Peter F. Walsh, Palm Springs, California, July 12, 2008
"Legacy of Sunnie Wilson: 'Toast of the Town'" by Judge Gershwin A. Drain, Michigan Chronicle, June 23, 1999.
Anyone remotely active in the social or political life of Detroit knew Sunnie Wilson. I met him in the early '80s while campaigning for a judgeship on the 36th District Court. I heard he was important to know because of his extensive connections throughout the social fabric of the city. Already in his 70s, he was spry for his age.
Wilson was particularly well known among senior citizens. He knew where their big gatherings were and invited his friends to them . . .

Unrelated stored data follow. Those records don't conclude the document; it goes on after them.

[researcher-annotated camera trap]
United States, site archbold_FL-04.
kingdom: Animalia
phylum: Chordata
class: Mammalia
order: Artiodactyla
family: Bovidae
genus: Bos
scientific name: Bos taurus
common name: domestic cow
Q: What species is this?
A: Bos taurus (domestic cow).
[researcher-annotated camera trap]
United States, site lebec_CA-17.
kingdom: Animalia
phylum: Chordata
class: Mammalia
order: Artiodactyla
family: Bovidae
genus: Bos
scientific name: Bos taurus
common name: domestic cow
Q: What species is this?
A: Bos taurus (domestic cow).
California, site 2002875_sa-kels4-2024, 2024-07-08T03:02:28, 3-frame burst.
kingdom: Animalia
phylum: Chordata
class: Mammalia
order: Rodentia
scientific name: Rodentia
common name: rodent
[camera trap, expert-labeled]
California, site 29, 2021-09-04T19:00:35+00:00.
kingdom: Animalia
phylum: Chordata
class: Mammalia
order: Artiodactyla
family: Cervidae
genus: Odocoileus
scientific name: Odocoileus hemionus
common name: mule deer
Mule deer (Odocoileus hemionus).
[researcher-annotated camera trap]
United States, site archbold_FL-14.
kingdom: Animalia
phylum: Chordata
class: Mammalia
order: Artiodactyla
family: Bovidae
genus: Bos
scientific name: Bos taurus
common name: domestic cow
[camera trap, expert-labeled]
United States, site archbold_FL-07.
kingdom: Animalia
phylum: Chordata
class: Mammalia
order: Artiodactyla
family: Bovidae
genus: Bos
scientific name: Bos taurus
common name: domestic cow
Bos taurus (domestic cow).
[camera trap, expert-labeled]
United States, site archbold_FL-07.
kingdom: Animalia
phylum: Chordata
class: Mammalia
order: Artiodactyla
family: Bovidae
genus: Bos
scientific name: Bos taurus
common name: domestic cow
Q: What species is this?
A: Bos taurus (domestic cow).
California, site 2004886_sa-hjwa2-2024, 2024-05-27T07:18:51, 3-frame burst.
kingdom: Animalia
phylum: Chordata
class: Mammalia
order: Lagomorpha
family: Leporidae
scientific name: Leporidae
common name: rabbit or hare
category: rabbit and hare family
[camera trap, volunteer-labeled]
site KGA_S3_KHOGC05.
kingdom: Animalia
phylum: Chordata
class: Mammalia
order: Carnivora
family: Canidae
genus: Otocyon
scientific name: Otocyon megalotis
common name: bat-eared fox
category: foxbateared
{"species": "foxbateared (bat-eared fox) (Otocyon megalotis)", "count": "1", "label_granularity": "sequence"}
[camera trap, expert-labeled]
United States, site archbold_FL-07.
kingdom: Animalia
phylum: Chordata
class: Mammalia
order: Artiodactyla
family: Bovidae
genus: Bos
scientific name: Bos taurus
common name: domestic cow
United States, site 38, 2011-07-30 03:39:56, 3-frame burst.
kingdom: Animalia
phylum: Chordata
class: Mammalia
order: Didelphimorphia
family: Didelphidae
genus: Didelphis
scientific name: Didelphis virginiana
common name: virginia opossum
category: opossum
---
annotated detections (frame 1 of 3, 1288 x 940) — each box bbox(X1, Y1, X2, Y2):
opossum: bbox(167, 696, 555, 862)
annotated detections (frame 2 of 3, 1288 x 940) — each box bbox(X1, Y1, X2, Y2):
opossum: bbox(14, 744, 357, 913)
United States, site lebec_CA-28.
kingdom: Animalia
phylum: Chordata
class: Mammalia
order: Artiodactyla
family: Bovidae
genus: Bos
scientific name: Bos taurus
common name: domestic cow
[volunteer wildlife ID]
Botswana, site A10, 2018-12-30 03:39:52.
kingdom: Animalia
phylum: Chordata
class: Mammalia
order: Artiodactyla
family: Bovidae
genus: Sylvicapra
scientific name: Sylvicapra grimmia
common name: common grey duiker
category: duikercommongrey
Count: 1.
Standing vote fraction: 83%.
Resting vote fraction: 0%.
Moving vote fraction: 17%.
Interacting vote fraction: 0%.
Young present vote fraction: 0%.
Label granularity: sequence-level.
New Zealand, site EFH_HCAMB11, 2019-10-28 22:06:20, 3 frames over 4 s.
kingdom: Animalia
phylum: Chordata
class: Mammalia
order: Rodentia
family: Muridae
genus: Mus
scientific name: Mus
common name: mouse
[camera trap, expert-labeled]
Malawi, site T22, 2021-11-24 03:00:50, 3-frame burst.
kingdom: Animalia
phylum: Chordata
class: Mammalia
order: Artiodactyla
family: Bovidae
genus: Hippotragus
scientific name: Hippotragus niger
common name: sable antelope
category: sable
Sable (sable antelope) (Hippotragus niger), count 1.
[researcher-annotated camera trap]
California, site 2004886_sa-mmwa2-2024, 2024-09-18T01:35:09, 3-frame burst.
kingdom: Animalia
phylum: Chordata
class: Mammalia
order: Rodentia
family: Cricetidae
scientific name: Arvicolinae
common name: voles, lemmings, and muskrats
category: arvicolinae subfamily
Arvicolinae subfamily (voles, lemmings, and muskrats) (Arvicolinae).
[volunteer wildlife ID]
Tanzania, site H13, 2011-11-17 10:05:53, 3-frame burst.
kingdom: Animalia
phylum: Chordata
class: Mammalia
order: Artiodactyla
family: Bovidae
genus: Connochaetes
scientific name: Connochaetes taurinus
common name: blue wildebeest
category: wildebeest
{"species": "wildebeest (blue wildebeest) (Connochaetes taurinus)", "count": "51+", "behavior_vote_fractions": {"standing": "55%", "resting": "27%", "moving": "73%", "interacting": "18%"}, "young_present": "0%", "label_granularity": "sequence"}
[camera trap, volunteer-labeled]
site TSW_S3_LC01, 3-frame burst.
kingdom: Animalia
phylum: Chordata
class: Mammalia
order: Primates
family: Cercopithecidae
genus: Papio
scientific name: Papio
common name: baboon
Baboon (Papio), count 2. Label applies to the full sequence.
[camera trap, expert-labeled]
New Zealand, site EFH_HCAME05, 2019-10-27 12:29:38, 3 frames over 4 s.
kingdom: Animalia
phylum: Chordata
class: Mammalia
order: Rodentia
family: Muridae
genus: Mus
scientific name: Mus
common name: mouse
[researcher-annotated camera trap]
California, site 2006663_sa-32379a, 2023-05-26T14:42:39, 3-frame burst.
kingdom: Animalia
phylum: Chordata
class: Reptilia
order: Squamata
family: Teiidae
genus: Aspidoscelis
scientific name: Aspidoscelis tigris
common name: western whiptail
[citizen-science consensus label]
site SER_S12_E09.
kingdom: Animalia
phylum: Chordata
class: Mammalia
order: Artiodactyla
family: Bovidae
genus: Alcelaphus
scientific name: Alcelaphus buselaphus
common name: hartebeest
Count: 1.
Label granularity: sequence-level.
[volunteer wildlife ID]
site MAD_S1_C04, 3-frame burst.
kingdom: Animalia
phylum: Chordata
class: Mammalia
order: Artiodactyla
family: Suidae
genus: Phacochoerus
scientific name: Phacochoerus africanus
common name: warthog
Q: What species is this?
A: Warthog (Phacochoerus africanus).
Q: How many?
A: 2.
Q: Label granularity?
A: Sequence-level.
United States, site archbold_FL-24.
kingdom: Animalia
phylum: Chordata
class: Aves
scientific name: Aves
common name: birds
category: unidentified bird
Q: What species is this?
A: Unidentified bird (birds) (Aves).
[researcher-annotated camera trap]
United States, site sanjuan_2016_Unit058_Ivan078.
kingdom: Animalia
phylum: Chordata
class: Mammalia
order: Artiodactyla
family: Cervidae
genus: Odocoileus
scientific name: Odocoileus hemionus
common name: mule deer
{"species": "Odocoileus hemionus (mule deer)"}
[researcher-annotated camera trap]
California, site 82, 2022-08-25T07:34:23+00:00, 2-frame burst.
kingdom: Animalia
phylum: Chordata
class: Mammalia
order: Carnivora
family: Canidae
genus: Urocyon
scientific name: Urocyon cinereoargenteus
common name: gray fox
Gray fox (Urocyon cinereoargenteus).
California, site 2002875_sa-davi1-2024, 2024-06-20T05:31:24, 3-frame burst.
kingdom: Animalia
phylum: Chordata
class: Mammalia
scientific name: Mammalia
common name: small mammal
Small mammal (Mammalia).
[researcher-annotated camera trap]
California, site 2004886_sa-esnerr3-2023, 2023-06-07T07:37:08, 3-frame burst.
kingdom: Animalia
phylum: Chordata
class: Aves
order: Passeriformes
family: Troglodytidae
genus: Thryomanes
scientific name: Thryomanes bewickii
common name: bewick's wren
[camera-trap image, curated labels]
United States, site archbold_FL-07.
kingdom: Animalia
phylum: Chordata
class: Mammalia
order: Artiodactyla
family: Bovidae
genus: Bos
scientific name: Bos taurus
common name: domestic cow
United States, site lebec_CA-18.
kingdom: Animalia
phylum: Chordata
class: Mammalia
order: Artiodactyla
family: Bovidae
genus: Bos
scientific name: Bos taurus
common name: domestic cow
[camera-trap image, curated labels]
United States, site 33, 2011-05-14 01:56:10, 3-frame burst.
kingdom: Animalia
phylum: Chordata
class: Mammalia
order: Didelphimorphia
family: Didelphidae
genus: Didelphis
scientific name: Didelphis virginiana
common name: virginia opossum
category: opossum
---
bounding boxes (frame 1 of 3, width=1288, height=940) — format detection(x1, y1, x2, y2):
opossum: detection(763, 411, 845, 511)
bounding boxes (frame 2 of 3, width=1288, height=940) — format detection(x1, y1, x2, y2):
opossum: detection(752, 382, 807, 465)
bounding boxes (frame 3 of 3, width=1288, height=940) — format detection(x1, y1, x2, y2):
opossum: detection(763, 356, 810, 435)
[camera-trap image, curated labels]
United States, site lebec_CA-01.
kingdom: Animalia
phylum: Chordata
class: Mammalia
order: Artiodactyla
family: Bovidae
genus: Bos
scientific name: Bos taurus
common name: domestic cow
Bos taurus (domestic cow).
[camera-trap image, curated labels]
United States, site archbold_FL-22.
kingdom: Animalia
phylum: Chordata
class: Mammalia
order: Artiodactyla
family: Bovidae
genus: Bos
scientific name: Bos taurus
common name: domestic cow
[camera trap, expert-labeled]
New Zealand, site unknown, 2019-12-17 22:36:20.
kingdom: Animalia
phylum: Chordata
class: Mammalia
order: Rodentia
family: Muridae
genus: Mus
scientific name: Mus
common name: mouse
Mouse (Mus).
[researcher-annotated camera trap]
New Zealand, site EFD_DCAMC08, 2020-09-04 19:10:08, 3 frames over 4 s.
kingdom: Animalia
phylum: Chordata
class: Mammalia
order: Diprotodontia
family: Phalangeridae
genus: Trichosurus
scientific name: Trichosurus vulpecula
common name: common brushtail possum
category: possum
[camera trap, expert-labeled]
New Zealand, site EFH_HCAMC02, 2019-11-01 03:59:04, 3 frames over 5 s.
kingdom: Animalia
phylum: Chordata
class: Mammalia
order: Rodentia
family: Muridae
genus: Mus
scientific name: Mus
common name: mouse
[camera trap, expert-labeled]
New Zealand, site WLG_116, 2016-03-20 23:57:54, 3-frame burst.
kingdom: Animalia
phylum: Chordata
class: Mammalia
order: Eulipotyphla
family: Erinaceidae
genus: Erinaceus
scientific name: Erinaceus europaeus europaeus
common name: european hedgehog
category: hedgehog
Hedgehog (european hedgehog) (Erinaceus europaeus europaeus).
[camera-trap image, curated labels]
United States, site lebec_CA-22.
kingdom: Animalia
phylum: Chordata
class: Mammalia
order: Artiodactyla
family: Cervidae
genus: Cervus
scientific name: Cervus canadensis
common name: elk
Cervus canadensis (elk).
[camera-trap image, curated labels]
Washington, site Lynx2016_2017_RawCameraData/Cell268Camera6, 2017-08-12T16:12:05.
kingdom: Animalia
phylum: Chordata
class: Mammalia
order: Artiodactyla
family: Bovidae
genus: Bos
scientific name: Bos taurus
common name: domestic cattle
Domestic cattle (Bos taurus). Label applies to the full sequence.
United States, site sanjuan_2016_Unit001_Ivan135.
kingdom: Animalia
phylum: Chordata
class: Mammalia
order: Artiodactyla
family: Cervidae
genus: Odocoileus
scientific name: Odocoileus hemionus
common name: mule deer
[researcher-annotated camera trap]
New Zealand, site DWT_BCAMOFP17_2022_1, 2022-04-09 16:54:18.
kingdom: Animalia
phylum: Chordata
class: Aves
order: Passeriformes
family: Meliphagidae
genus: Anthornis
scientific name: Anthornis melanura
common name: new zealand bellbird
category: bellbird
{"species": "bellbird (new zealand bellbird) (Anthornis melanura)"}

I am only one of many elected officials that Wilson had helped during his lifetime . . . Like many other I was deeply saddened by the recent passing of Sunnie Wilson. He lived up to his name with a sunny, bright, cheery, enthusiastic and positive disposition. I always enjoyed his presence and personality.
. . . . Last spring when Wilson's book, "Toast of the Town, The Life and Times of Sunnie Wilson was first published by Wayne State University Press, I purchased it. It was only recently that I read it.
The book proved to be an excellent social, political, economic and entertainment history of the African American community in Detroit during a unique era. Interesting and intricate details are given about Paradise Valley and Black Bottom.
. . . . The book contains a map of Paradise Valley and Black Bottom, which centered around Hastings and was totally replaced by 1-75 freeway.
When Sunnie owned and ran the extremely popular Forest Club at Forest and Hastings, he was at the apex of his business and entertainment. The club not only had the longest bar in the state, but it contained a large bowling alley and a sizeable skating rink. He also employed over a hundred people.
. . . . In a time when Blacks were denied access to white hotels and vacation spots, Idlewild [Michigan] drew thousands from the Midwest region. Wilson describes how desegregation and civil rights act took its toll on Idlewild as Blacks began to flock to Florida beaches and other spots leaving Idlewild behind.
In his 90 years, Sunnie Wilson did and saw a lot. He had a rich and full life. "Toast of the Town, The Life and Times of Sunnie Wilson" was published within a year of his death and in many ways this book contains his last words. Like many last words, they are the important words a person can share.
This book is well worth reading, for the young it's a social history lesson and for the old, a fun trip down memory lane.